- **FRAGMENTO DE TEXTO**
....
7 mejores cuentos de Joaquín Dicenta

- -
- 100%
- +


Título
El Autor
Conjunciones
El cojito
El nido de gorriones
La desdicha de Juan
Todo en nada
Nochebuena
Un idilio en una jaula
About the Publisher



El Autor

Joaquín Dicenta Benedicto fue periodista, dramaturgo del neorromanticismo, poeta y narrador naturalista español, padre del dramaturgo y poeta del mismo nombre y del actor Manuel Dicenta.
Hijo de un teniente coronel del ejército, nació por pura casualidad en Calatayud cuando su familia se trasladaba de Alicante a Vitoria. En la Tercera Guerra Carlista cayó herido en la cabeza su padre, que a consecuencia del daño cerebral perdió la razón, y la familia volvió a Alicante, donde todavía vivió algunos años el padre enfermo hasta que murió, pues su mujer no quiso hacerlo internar. En esta ciudad pasó su infancia el futuro escritor; allí estudió la educación secundaria junto a Rafael Altamira y Carlos Arniches, aunque otros afirman que en realidad estudió en Madrid con los escolapios de Getafe. El caso es que ingresó en la Academia de Artillería de Segovia, pero fue expulsado de la misma 1878, a causa de su vida bohemia y su afición al alcohol y a las mujeres. Malvivió entonces en los arrabales y ambientes marginales de Madrid, frecuentando aquel tabernáculo de los bajos fondos llamado "La Estufa", intentando estudiar derecho e introduciéndose en los círculos republicanos y demócratas, y experimentó el influjo del socialismo utópico y del Krausismo, y en concreto de Francisco Giner de los Ríos. En Madrid, asimismo, conoció al que sería su gran amigo, el desdichado poeta y periodista Manuel Paso, que fallecería alcoholizado en plena juventud. Colaboró en el periódico El Liberal y publicó sus primeros poemas en la revista Edén.
Estrenó su primer drama en 1888, gracias a la protección de Manuel Tamayo, y escribió numerosas novelas, cuentos y piezas de teatro en prosa y verso. También escribió poesía, aún por recopilar y estudiar, y en su poema Prometeo de 1885 declaró ya su ateísmo. Tras un breve y frustrado matrimonio, la sociedad le marginó a causa de haberse unido a una mujer gitana, la bailaora andaluza Amparo de Triana, que abandonó la profesión para vivir con el altivo, independiente y pendenciero poeta. Su suerte cambió con el éxito internacional de su drama Juan José que, habiendo sido rechazado por la compañía de Ceferino Palencia y María Tubau, llegaría a ser una de las obras más representadas en España antes de la guerra civil. Así, el 11 de noviembre de 1895 recibió un homenaje de los literatos y periodistas madrileños. En 1889, Dicenta fundó con Ruperto Chapí la Sociedad de Autores, entidad precursora de la Sociedad General de Autores y Editores.
....
- **ENTRADAS EXTRAÍDAS**
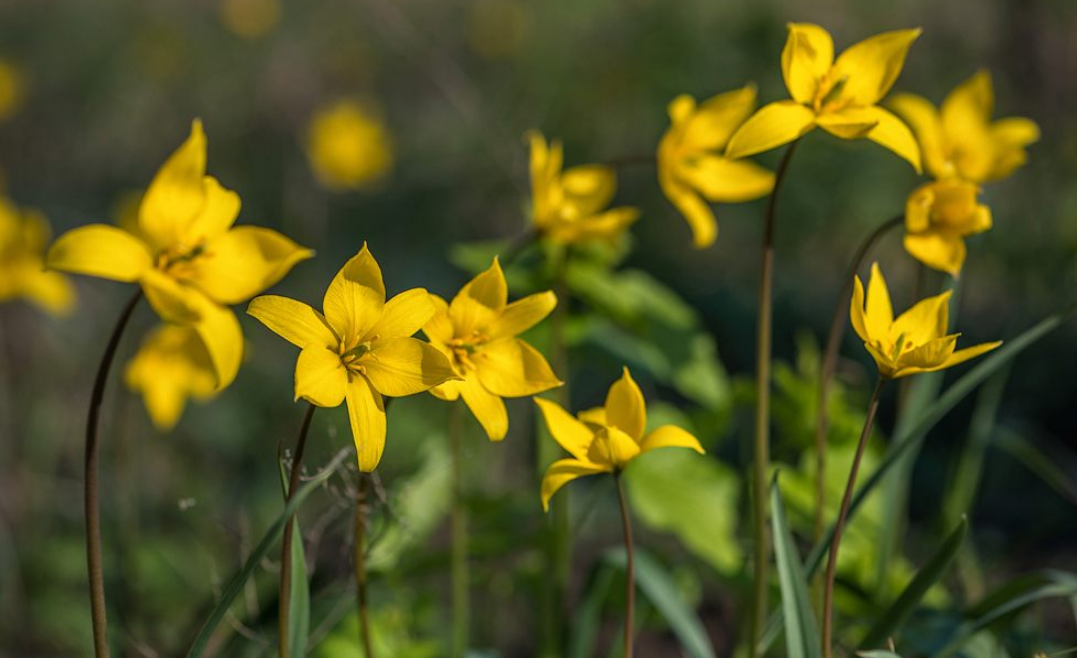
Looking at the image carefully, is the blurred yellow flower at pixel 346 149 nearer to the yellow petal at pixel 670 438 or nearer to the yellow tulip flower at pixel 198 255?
the yellow tulip flower at pixel 198 255

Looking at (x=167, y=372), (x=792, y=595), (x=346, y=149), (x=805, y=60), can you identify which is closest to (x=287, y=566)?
(x=792, y=595)

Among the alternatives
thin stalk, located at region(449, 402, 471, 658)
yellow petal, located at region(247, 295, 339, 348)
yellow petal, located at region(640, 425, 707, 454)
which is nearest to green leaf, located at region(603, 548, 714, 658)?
thin stalk, located at region(449, 402, 471, 658)

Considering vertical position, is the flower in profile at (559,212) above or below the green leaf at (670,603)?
above

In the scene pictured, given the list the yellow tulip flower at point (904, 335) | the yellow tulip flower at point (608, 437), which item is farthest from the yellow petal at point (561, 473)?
the yellow tulip flower at point (904, 335)

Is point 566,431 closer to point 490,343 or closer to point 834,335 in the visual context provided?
point 490,343

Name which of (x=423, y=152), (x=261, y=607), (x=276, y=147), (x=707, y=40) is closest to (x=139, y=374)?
(x=261, y=607)

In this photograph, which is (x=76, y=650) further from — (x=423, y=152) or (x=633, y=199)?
(x=423, y=152)
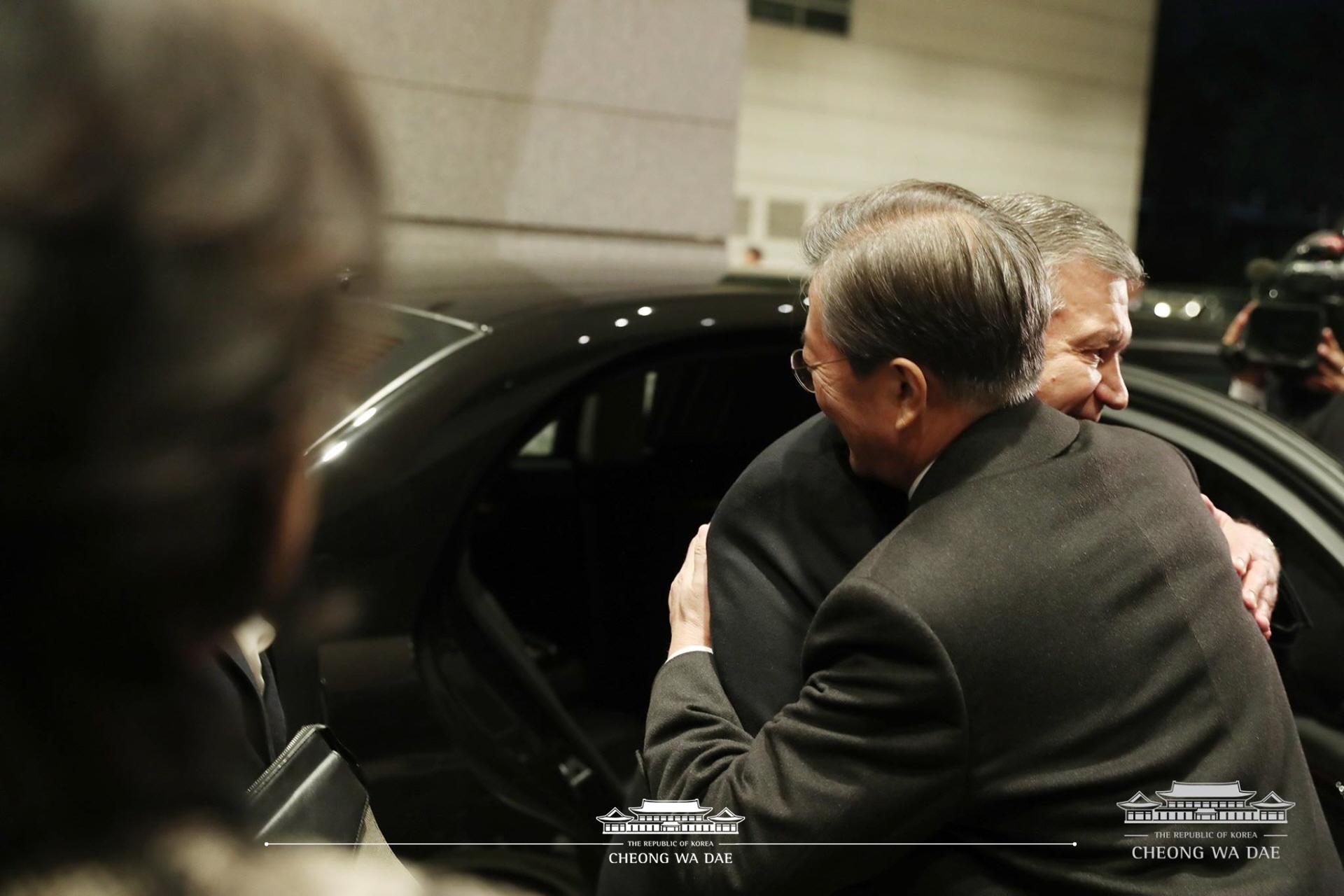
....
- **CONSIGNA DEL EJERCICIO**
Continúe la semblanza biográfica de Joaquín Dicenta a partir de su última oración.

- **RESULTADO DEL EJERCICIO**
También fue concejal del Ayuntamiento de Madrid, cuando en mayo de 1909 resultó uno de los dos concejales republicanos elegidos por el distrito de Latina junto con José María de la Torre Murillo, además de ser el candidato con más votos recibidos en toda la ciudad
Dicenta participó tanto en la creación y fundación como en la redacción de la mayoría de los periódicos y revistas de su época, entre el final del siglo xix y el inicio del xx. Su firma se ha considerado como una de las más conocidas por los lectores y reconocidas por sus colegas, fueran «radicales, conservadores, generalistas o literarios»; de forma paralela, su provocadora obra periodística se cuenta entre las más denunciadas, provocadoras y generadoras de enemigos. Dicenta dirigió dos de las publicaciones más importantes de la época, el diario republicano El País y la revista Germinal.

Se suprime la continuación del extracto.